The high five has existed a long time in women's volleyball, at least since 1970. "It was always there," says Andy Banachowski, the UCLA women's coach. "Almost like a personal thing. Each team did it a little bit differently. In volleyball you are so reliant on one another, dependent on communication. After a spike or block it was, like, a high 10. This season our girls are trying something different yet. While one hand gives the slap coming down, the other accepts a slap coming up. Then they reverse in a mirror image. It's something."

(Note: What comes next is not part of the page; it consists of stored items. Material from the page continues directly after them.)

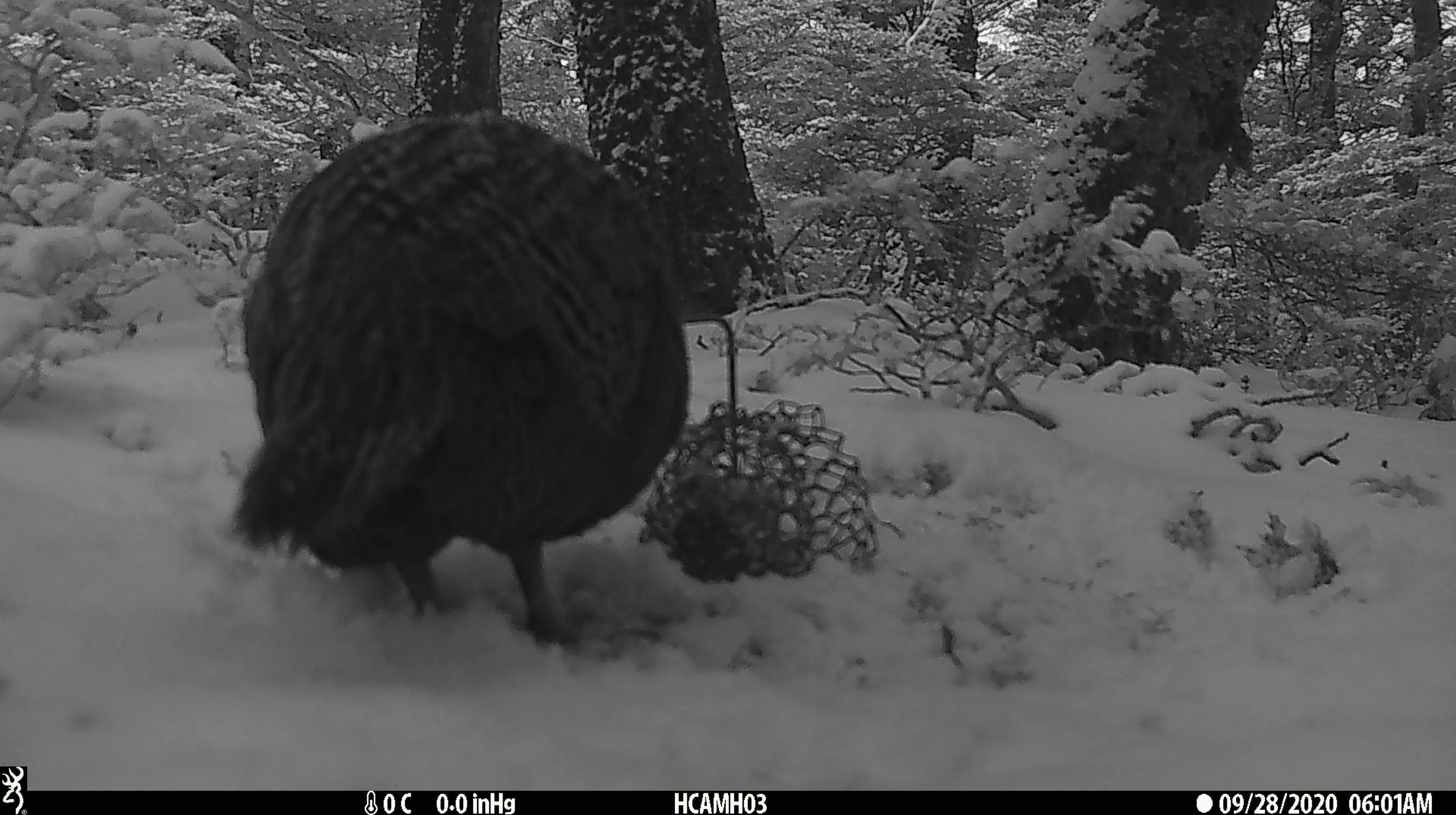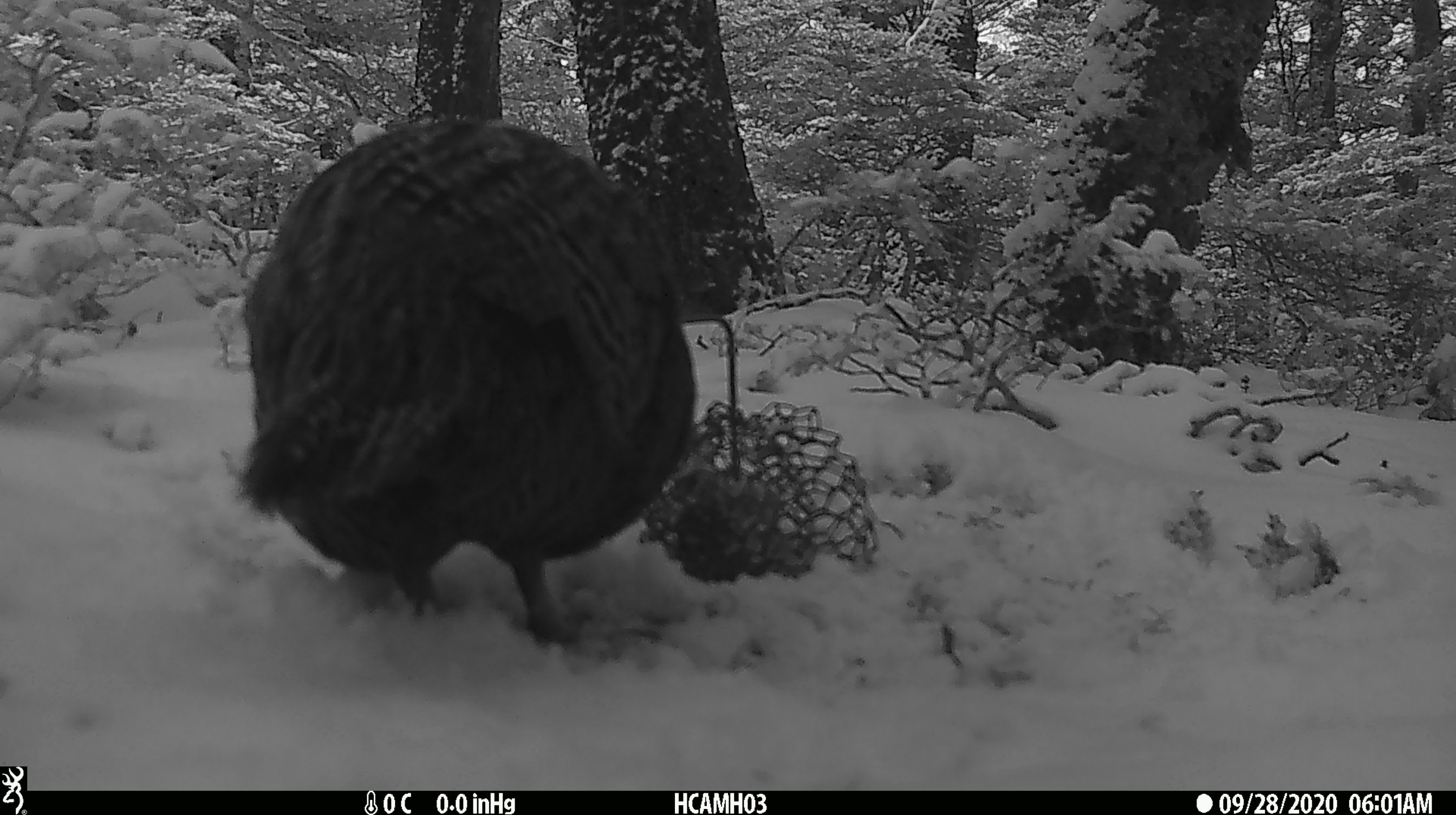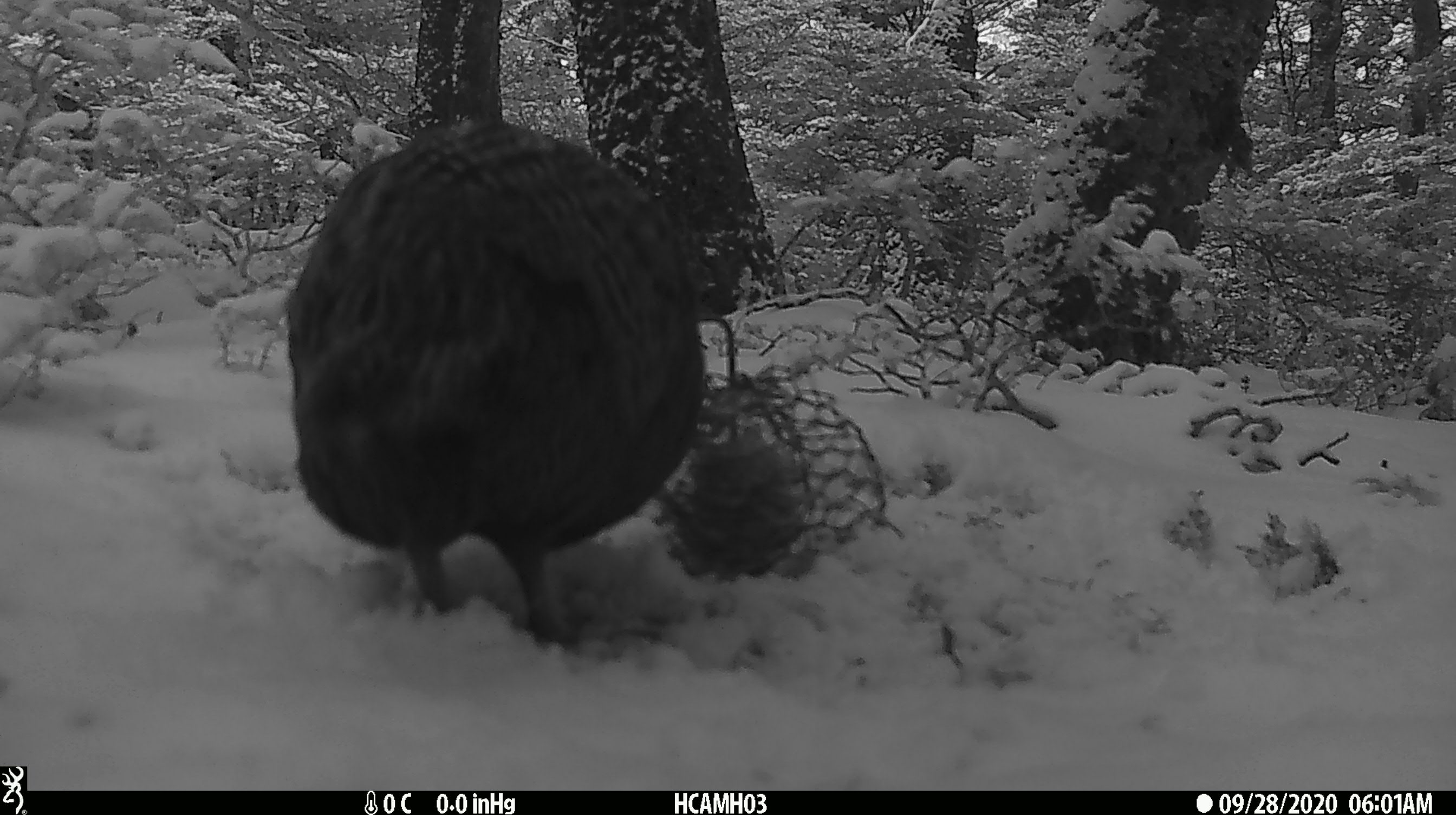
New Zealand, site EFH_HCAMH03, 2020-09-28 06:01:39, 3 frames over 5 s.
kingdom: Animalia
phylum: Chordata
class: Aves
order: Gruiformes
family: Rallidae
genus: Gallirallus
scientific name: Gallirallus australis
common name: weka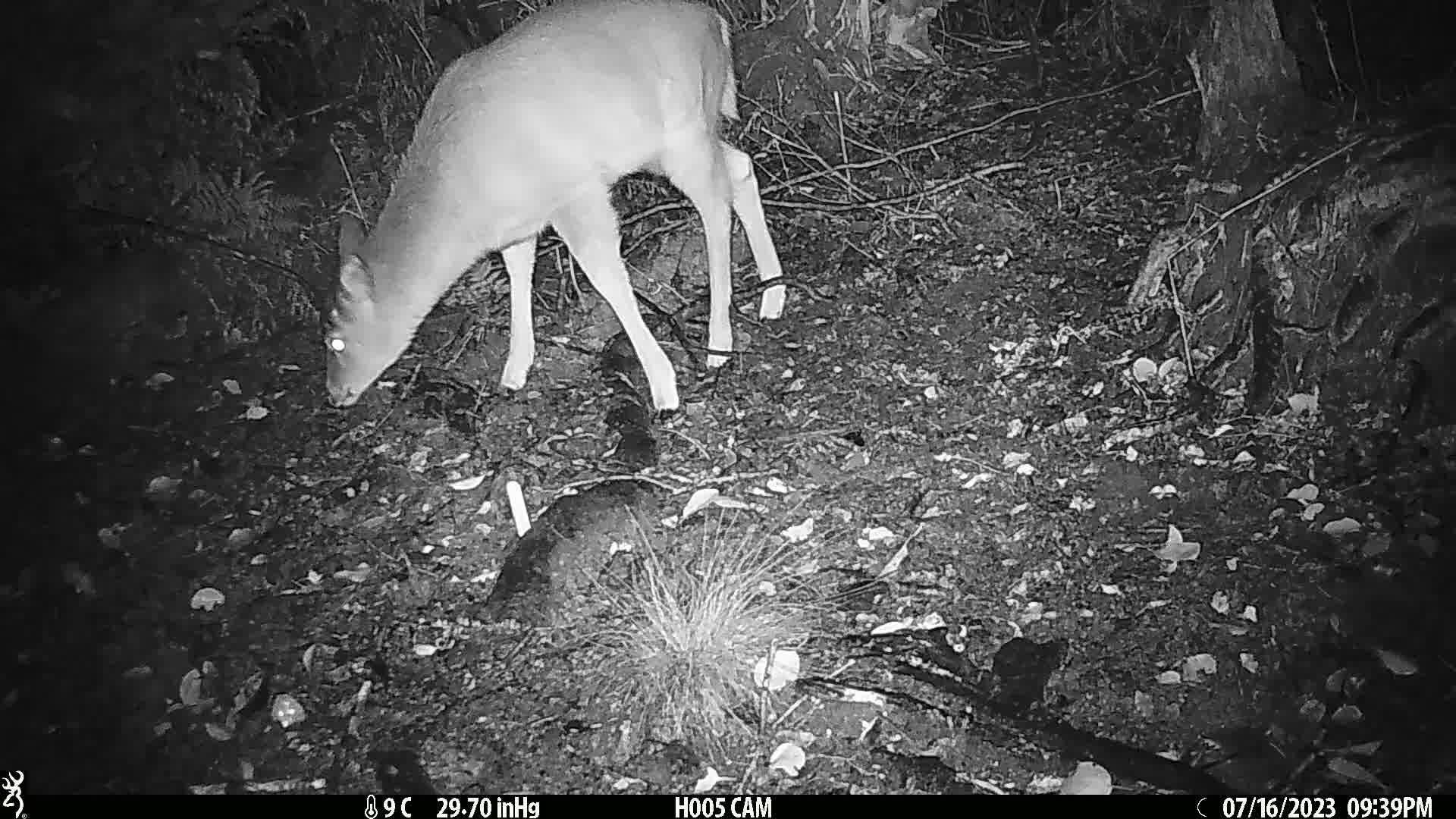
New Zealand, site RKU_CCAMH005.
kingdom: Animalia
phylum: Chordata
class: Mammalia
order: Artiodactyla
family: Cervidae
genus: Odocoileus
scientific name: Odocoileus virginianus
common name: white-tailed deer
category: white tailed deer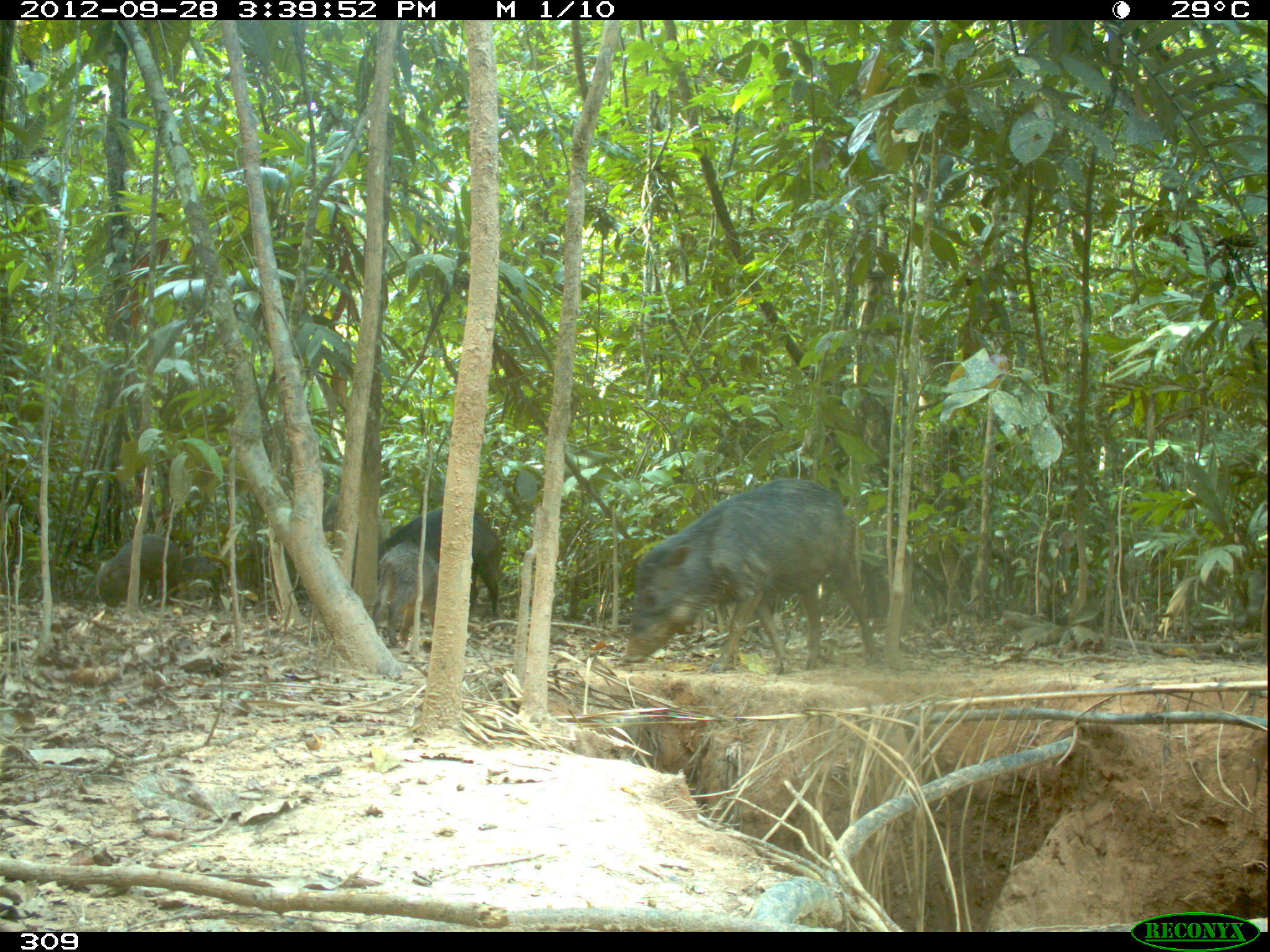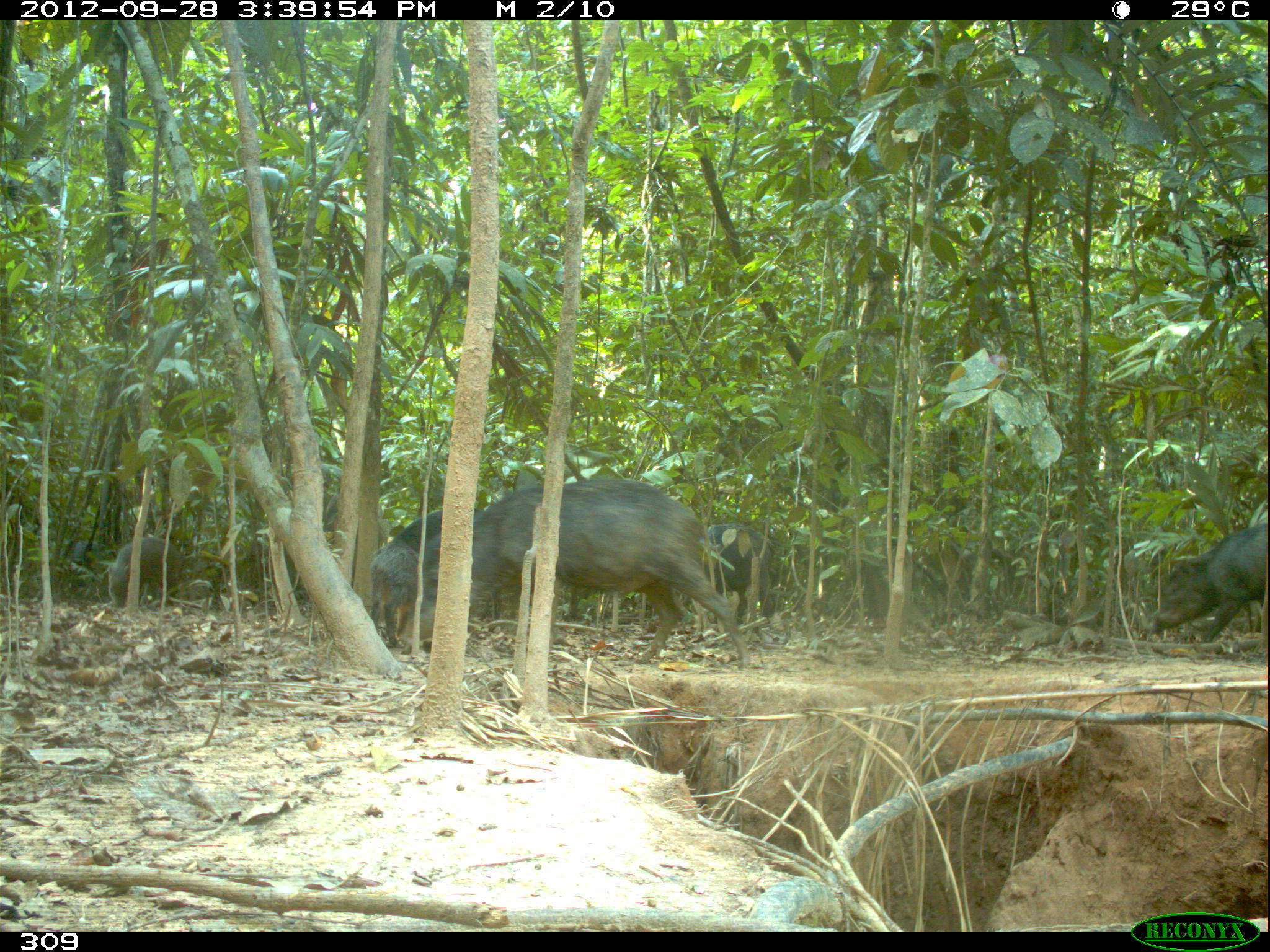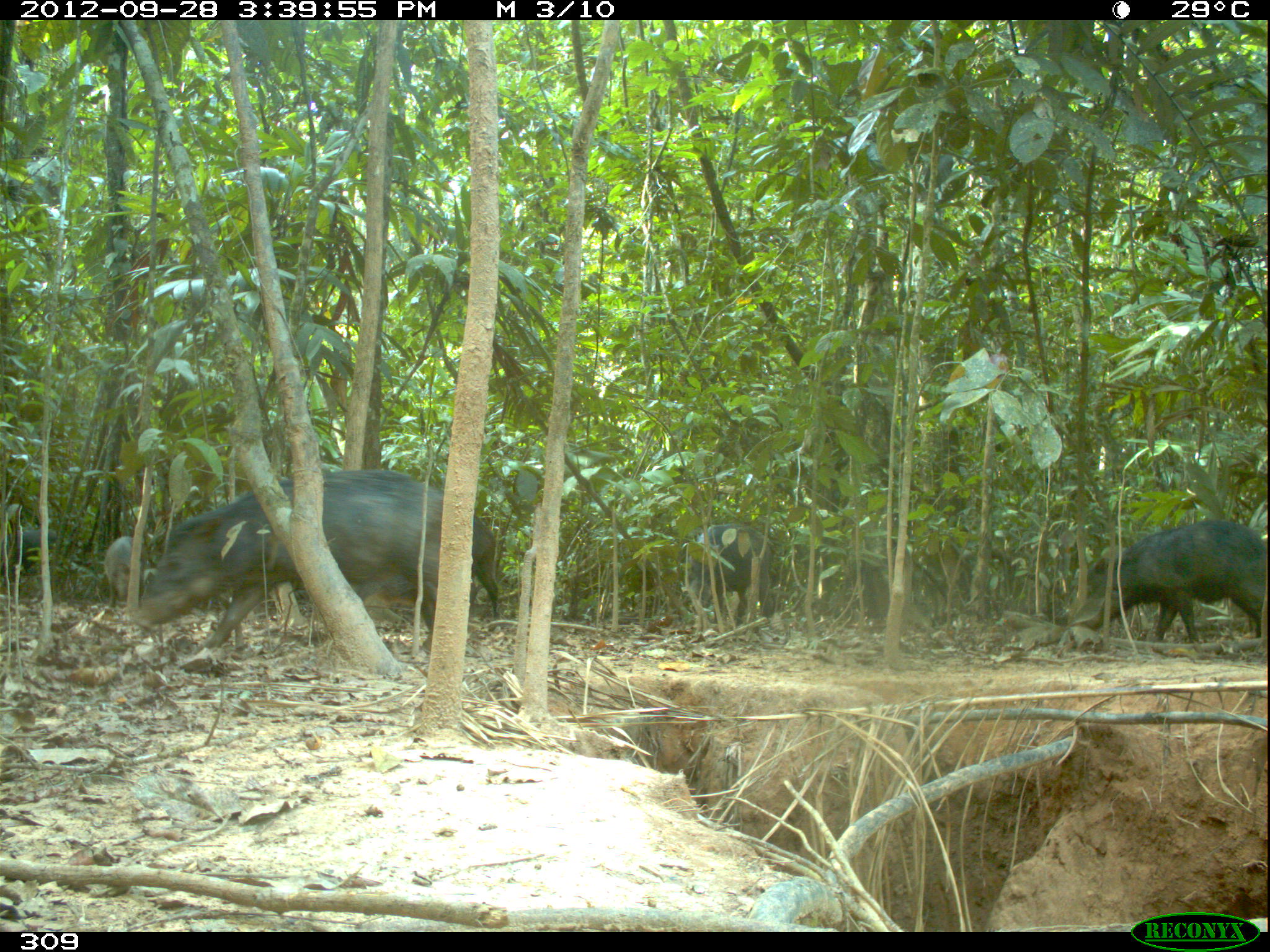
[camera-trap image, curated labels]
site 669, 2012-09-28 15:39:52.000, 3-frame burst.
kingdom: Animalia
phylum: Chordata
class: Mammalia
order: Artiodactyla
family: Tayassuidae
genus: Tayassu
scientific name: Tayassu pecari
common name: white-lipped peccary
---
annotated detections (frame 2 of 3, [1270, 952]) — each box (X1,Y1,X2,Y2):
tayassu pecari: (400,477,749,667); (388,508,500,636); (1150,522,1265,641); (676,524,773,625); (107,536,180,609); (370,543,418,644); (325,487,385,554); (68,539,103,601)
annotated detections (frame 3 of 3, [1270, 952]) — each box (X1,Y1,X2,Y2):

Kathy Gregory, the women's coach at the University of California at Santa Barbara, who played college and pro volleyball in the late '60s and early '70s. remembers the high 10 being most prevalent after errors.
"It was a conciliatory gesture back then." Gregory says. "If a girl hit a ball out or made some other mistake, we just went up and high-slapped her. You know, women give so much more support to each other than men do. We get more excited. We play on a higher emotional level. Our philosophy is never to get down on a teammate. I think the young teams from Hawaii first generated this spirit, the clapping of hands. Nick's Fish-market had a team that came over to play in the USVBA tournaments in the early '70s. They were just high school girls and they high-slapped all over the place. Then we all started doing it after spikes or side outs. The men? For every one high five they did, we must have high-fived a million times. No contest."
Gene Banks and Kenny Dennard, the one an inner city black from Philadelphia, the other a white farm boy from North Carolina, are playing basketball together for the fourth season at Duke University. At present they are an undergraduate comedy team specializing in ribald humor and self-deprecating one-liners. As difficult as it may be, they can almost get serious about handshakes.
Banks speaks of the "three E's. You feel enthusiasm, and by slapping hands or shaking with someone you transfer energy and that creates excitement. E-E-E. Three E's. Of course, it's ethnic," Banks continues. "It's not just a fad. People will keep inventing new handshakes until the end of time because it's a form of expression and communication. You can't have any time limit on shakin'. It's infinite. The shakes are getting so sophisticated now that you walk down the streets of New York or Philly and people are adding dance steps. You see guys shaking hands and it looks like Soul Train."